My family wants me compete for UPSC and I too think it would be a good place to work for the betterment of the country. I do sometimes feel like trying it out. But sometimes I feel like I should open a low-fee school in my village and teach students there. That would be more useful to the place where I come from because not a single good school has opened there in the last fifteen years, while temples have proliferated. But the privileged elite in me overlooks that idea more often.

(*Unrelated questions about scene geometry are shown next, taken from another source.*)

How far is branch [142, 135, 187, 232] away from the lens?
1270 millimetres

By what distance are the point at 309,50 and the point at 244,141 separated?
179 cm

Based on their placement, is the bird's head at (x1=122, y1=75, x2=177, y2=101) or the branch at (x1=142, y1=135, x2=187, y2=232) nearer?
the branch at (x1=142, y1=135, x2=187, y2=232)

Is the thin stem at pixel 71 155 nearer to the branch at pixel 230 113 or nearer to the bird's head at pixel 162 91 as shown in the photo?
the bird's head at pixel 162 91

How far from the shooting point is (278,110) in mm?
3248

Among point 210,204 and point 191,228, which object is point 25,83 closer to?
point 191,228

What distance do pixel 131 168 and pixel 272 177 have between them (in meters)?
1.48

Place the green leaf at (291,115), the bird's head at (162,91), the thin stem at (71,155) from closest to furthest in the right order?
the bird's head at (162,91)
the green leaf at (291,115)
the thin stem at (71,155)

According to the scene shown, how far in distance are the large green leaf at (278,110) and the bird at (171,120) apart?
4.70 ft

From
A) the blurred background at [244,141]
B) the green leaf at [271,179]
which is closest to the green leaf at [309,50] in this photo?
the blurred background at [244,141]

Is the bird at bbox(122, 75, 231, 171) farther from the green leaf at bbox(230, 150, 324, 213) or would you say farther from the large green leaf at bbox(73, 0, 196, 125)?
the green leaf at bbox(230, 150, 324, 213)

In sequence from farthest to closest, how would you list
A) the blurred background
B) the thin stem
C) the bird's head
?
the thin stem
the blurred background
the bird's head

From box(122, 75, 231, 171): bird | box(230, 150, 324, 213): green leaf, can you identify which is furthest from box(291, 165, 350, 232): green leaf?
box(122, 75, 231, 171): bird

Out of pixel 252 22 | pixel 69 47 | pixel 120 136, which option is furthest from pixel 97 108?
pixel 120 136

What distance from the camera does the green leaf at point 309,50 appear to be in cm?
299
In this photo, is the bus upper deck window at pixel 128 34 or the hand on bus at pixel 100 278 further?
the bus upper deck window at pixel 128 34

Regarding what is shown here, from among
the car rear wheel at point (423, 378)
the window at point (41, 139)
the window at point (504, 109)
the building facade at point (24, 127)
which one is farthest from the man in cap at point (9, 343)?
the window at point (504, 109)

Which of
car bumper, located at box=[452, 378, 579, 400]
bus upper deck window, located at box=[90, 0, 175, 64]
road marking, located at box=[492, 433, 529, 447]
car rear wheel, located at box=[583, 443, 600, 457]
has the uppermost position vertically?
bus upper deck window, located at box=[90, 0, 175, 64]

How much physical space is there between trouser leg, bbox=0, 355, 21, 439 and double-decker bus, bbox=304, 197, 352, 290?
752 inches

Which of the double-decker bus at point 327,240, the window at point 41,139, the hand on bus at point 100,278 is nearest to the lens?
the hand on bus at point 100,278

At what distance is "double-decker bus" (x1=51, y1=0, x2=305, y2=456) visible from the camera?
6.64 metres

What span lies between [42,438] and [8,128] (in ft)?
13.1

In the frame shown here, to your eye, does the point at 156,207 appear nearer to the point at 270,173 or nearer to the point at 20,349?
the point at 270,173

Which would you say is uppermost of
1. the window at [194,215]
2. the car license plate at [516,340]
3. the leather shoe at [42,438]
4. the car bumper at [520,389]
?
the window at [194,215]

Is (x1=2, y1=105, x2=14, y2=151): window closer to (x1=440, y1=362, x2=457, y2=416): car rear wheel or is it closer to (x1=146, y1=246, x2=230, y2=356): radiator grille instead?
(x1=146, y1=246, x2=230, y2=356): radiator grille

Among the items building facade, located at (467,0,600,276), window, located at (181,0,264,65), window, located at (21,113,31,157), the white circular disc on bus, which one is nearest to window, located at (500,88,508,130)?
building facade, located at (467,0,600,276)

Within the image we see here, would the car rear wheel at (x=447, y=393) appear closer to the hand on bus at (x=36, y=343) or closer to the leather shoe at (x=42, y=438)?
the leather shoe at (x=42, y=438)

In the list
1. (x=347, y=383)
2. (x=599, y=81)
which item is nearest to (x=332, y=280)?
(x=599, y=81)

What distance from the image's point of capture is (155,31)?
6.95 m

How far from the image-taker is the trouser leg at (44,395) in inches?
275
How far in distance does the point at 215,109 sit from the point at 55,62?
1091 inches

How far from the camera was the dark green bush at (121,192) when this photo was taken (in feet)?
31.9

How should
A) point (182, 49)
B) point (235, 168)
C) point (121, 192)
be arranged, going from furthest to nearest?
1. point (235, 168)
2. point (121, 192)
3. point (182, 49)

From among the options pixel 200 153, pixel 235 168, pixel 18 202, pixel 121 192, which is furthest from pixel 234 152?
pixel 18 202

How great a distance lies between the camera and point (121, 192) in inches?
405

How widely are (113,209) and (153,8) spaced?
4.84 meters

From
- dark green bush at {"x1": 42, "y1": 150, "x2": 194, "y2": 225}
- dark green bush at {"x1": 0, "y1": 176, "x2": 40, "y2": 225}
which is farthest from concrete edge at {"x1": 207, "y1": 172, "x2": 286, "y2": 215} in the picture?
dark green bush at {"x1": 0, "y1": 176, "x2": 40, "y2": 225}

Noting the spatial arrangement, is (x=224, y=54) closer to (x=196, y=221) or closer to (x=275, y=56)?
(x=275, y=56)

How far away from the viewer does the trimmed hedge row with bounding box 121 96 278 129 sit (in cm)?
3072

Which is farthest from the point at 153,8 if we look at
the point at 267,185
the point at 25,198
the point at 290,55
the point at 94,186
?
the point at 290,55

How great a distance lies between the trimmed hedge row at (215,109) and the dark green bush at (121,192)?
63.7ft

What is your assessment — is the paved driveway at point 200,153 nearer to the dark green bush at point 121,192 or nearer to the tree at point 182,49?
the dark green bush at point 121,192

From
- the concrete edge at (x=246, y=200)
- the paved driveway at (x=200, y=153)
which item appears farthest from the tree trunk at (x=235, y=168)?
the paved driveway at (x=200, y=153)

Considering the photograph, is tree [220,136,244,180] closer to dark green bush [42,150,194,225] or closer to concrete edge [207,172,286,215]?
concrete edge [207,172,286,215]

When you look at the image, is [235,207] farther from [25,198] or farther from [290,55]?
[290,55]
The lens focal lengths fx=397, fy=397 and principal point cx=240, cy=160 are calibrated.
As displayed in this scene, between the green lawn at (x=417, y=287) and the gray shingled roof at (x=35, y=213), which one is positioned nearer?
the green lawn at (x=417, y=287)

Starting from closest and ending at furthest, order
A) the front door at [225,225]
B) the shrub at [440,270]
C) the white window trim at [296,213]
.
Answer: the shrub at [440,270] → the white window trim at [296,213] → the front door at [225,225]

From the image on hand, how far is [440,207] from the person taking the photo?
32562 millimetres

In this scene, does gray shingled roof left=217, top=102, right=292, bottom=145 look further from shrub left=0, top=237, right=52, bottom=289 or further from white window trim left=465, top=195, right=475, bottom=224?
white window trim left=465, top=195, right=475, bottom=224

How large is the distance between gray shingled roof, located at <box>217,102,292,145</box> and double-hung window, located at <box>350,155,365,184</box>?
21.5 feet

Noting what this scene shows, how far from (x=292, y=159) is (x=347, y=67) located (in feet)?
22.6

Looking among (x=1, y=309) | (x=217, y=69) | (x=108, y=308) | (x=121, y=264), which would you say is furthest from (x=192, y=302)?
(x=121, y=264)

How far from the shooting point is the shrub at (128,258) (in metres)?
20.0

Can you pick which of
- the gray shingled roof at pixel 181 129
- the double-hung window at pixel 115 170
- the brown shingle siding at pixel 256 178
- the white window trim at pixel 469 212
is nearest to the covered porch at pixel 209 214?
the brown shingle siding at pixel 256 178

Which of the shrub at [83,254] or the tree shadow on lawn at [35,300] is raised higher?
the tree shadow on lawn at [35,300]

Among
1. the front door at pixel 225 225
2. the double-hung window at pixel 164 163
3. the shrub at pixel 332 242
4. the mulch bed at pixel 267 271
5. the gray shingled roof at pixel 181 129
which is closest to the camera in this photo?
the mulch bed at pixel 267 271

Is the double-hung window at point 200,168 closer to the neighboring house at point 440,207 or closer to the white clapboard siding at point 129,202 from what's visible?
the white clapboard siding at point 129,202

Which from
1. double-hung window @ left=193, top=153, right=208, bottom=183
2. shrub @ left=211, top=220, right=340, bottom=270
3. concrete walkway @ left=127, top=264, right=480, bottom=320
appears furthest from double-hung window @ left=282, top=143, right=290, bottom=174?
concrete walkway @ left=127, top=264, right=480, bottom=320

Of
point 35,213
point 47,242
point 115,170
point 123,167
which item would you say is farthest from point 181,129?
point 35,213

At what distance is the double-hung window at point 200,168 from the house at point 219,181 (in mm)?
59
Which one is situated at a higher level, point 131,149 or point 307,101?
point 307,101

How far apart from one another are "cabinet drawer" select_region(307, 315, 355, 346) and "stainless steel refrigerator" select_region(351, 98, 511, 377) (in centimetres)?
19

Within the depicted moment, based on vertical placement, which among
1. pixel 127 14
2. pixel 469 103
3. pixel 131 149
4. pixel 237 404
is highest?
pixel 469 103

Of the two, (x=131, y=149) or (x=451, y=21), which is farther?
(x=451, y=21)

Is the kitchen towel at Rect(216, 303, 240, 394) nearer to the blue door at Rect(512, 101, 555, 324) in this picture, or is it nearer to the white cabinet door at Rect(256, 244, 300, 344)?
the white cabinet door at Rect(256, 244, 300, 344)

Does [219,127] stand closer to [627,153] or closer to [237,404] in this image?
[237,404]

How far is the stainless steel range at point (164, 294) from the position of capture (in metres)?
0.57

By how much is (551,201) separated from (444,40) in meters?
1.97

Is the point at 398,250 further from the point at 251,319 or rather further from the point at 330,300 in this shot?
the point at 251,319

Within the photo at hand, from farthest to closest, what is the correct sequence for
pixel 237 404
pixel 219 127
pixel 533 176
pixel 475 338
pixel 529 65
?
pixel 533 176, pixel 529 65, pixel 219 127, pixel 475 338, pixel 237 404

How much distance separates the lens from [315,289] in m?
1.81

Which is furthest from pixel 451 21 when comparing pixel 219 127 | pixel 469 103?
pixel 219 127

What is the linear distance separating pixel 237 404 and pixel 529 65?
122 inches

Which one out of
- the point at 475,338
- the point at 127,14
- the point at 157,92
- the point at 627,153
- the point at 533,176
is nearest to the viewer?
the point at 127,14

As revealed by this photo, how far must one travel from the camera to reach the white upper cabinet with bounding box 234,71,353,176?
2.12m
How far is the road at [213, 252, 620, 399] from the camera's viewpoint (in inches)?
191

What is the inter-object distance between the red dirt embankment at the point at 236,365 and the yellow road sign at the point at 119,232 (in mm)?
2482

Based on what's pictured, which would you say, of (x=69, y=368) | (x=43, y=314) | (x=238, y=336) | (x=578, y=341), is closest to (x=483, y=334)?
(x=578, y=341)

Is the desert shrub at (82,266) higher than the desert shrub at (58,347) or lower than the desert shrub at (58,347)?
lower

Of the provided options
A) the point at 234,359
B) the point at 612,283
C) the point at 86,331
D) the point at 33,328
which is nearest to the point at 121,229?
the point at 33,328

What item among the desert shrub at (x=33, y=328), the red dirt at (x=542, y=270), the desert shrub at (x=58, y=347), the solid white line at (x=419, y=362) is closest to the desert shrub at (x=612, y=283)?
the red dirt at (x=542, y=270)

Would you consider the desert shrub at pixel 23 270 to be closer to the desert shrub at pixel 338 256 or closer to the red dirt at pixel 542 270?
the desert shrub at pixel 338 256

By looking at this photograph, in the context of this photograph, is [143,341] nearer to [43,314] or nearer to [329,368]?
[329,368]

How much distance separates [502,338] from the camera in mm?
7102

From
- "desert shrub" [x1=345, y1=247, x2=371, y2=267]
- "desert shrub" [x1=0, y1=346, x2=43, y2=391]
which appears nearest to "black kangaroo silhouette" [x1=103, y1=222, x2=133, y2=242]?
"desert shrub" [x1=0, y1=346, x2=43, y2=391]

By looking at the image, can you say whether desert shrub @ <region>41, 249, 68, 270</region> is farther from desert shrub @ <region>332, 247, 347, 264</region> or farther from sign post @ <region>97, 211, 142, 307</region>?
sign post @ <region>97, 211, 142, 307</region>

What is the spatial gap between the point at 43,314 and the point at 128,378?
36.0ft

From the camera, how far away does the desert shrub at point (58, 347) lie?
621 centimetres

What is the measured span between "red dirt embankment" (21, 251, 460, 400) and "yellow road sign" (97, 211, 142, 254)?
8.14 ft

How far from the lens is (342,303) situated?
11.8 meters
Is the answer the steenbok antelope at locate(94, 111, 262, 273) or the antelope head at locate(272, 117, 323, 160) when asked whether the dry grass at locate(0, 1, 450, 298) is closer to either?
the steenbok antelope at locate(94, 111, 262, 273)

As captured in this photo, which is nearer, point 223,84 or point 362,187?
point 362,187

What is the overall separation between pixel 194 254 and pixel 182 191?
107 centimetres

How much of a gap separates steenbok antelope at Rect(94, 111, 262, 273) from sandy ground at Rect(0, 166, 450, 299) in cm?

And so I think. The people who do become civil servants, do they contribute? Of course they do.They keep the system running. Some even bring about changes in the way things happen, help the society. But what legacy do they leave – not an institutional one but an individual one, on the minds of young children in places where news of their success spreads like fire? When a young entrant into civil service from a small village from Bihar, it is so glorious to the village community that people arrive at railway stations to welcome the twenty-something newly-minted to-be-civil servant with garland and sweets. I have heard numerous such stories in the last few years. It becomes the stuff of the news where reporters talk to villagers about these. But nothing really changes thereafter – until a year later when somebody else qualifies.
However, these toppers become false role models for many parents and students – a symbol of guaranteed job and a presumably stable career – least equipped to change anything. We talk about our national brain drain so often. So many brilliant Indian minds fly off to America, Europe and elsewhere. We find these stories of high paying foreign placements from ours and other colleges every year – flashed across our newspapers and television screens, and yes our social media notifications. What we do not hear is the inter-state brain drain which has had significant impacts on various states, particularly the poor ones like Bihar. The stream of engineers, doctors and civil servants that are constantly advertised in media, how long will this stream flow? Or will it dry out ?
Metro cities have something about them that is magnetic, in a deliberate sort of way. You might be imagining their loud bars, their cascading traffic, their callous culture, their poor-rich dichotomy, and their screen stuck eyeballs…As deliberate as these things might be, a very subtle but deliberate change has also evolved, that is, we depict cities in such positive light that our places of origin appear to be less so, especially if it is not a city.
In Mumbai, I have found a good many Bihari drivers and workers, settled with their families in the outskirts of the city – deprived of the local familiarity. When I ask them why they migrate, the answer is usually to do with economic conditions. Many say that life is difficult away from their community in their native place and it feels good when they visit. And that they hope that they will return permanently someday but know that they may never.
And I think maybe I am this way too. Maybe I prefer to bask in the adulation of being an IITian (or a civil servant) to my village neighbors, a little uncomfortable to tell them about my internship in Patna – they equally surprised to hear about it – both conveniently refusing to negotiate the dust and sweat of the village in order to improve its conditions, even though it has been the source of money for my education up to the present day.